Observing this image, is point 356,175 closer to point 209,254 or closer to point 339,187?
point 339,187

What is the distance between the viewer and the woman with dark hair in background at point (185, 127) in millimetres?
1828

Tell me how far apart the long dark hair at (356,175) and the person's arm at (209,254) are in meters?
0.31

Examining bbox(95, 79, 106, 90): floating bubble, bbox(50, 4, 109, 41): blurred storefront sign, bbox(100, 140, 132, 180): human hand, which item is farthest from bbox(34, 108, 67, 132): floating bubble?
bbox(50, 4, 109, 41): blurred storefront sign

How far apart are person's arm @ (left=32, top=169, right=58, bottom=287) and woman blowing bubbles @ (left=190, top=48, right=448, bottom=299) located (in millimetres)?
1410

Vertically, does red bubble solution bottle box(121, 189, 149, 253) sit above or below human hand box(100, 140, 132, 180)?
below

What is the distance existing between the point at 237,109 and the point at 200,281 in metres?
========
SHORT TASK
Can you give the listing lines again, starting at the line containing "Examining bbox(95, 79, 106, 90): floating" and ending with the last line of the listing, but with "human hand" swapped for "open hand" and everything else left unchanged?

CORRECT ANSWER
Examining bbox(95, 79, 106, 90): floating bubble, bbox(50, 4, 109, 41): blurred storefront sign, bbox(100, 140, 132, 180): open hand, which item is farthest from bbox(34, 108, 67, 132): floating bubble?
bbox(50, 4, 109, 41): blurred storefront sign

How far apart are person's arm @ (left=32, top=169, right=58, bottom=287) and woman blowing bubbles @ (left=190, top=48, right=448, bottom=299) located (in millimetres)?
1410

Vertically, does red bubble solution bottle box(121, 189, 149, 253) sit above or below open hand box(100, 140, 132, 180)?
below

What is the distance existing between the point at 237,109 and the point at 200,281 in metres?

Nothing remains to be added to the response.